Data records

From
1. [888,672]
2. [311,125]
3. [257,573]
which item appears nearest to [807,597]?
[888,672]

* * *

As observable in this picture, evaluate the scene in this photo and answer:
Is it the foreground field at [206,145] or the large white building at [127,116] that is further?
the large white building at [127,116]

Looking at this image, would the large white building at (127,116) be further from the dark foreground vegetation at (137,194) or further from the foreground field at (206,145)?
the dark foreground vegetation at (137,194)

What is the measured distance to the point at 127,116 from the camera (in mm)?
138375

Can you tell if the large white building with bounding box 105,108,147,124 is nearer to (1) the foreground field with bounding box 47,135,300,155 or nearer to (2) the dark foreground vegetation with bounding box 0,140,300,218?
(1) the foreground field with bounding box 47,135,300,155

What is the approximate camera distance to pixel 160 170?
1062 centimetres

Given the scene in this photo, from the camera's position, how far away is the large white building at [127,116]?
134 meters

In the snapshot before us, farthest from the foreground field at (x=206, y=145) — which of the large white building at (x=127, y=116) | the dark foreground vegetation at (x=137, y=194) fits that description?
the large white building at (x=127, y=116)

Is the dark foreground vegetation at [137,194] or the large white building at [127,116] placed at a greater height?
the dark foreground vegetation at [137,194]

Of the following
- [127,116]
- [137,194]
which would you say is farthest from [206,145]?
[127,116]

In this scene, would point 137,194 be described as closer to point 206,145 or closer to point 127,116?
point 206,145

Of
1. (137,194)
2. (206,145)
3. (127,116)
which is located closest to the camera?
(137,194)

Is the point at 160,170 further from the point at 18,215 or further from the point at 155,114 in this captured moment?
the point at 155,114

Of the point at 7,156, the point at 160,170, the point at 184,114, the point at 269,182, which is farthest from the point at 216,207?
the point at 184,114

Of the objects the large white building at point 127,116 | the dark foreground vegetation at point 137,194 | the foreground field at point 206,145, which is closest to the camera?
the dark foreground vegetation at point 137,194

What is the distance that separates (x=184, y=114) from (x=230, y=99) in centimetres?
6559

--

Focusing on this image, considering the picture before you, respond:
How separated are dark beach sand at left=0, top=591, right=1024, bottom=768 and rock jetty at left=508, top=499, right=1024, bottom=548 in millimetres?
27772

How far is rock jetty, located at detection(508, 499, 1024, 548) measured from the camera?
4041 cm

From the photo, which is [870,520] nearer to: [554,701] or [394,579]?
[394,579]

_OBJECTIVE_
Report every line of the data above that contains the word "rock". Case counts.

_RESULT OF THE EXERCISE_
How separated are dark beach sand at left=0, top=591, right=1024, bottom=768 and rock jetty at left=508, top=499, right=1024, bottom=548 in millimetres?
How far is rock jetty, located at detection(508, 499, 1024, 548) measured from the camera?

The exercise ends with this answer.